68
Hatalarınızın az olması için, yaşamınızda Tanrısallığı temel alın; tüm davranışlarınızı Cennet ölçülerinde
tartın ve Kozmos'la bağıntılı olarak değerlendirin.
(Varlığın iki kutpu bir etme çatışması)
Yedinci Ölüm:
Aydınlanma... Yedinci Ölüm'de bilinçlilik Kişilikten çekilmiş,
Kişisellikle
bir ve bütün olmuştur. Kişi
Dünyadaki misafirliğini sürdürüyor bile olsa, artık Cennetteki Baba'nın Yüzü'nü görüyordur. Bu nedenle
aydınlanmış bir kişi diğerlerinden farklıdır. Mükemmel bir aydınlanma, yaşayan bir ölümdür.
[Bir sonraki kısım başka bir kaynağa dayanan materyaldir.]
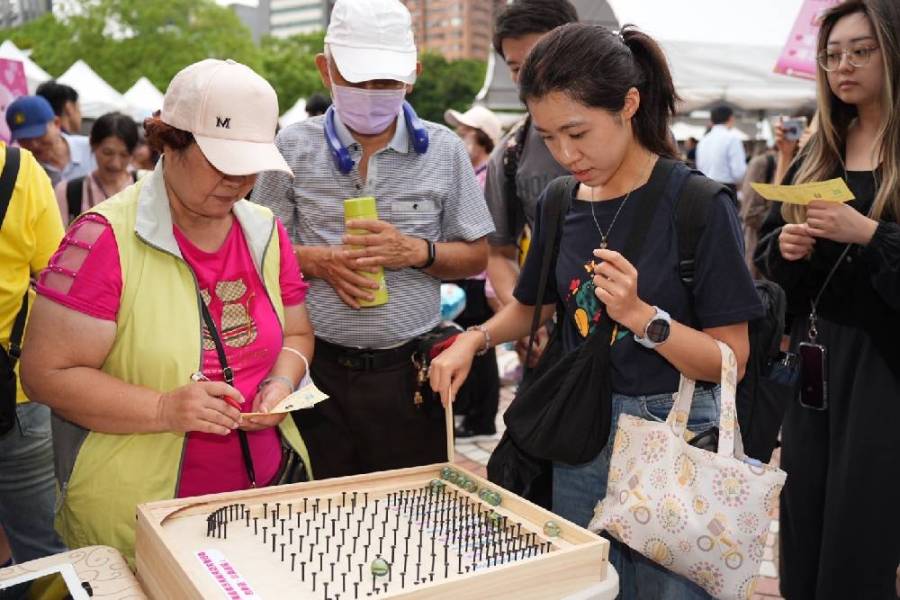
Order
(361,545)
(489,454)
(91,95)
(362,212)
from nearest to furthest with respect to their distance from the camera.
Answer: (361,545) < (362,212) < (489,454) < (91,95)

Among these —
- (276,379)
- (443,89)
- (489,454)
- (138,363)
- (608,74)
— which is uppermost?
(608,74)

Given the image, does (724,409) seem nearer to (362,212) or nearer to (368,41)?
(362,212)

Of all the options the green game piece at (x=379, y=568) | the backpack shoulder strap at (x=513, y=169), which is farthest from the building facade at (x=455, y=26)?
A: the green game piece at (x=379, y=568)

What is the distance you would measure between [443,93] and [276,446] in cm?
5468

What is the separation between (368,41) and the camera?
8.43 feet

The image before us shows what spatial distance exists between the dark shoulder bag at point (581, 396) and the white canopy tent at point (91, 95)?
14741 mm

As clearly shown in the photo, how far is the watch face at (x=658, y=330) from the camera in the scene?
1.86m

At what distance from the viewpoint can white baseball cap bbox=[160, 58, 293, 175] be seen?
6.18 feet

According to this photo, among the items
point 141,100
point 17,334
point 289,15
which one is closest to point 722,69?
point 17,334

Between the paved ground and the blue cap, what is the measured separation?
338 centimetres

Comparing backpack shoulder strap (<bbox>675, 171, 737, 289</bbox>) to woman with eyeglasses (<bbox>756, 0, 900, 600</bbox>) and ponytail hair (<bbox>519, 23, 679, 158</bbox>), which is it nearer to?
ponytail hair (<bbox>519, 23, 679, 158</bbox>)

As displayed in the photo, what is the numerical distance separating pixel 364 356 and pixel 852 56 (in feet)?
6.01

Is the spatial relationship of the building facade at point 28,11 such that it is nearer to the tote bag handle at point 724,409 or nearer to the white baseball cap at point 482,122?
the white baseball cap at point 482,122

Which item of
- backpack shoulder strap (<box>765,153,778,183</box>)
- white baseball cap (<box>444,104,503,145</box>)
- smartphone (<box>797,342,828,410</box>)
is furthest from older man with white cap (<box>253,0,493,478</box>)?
backpack shoulder strap (<box>765,153,778,183</box>)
Salt duyumsal şeyleri arzulayan ve fiziksel yaşama gururla bağlı olan kişiler, yaşayan ölüm deyimini,
insanların başına gelebilecek en korkunç kader anlamında kullanırlar. Ancak yaşayan ölüm, ruhun madde
planından özgür olmasıdır; duyuların bilinçliliği arasında 'Kalıcı Olanın bilinçliliğidir veya Dünyada
yaşarken Cennetin farkındalığına sahip olmaktır. Aydınlanmış kişi, bedenli olarak özgürleşmesini
sağlayan yaşayan ölümü sevgiyle kucaklar;
çünkü ölüm Sınırlılık Kanunu'nu iptal eder;
ruhun
potansiyelini serbest bırakır; görmeyene görüş, iktidarsıza ise güç verir.
Yaşamımız boyunca umutsuzca
istediklerimizi ölümde idrak ederiz; çünkü ölüm yaşam, yaşam ölüm demektir.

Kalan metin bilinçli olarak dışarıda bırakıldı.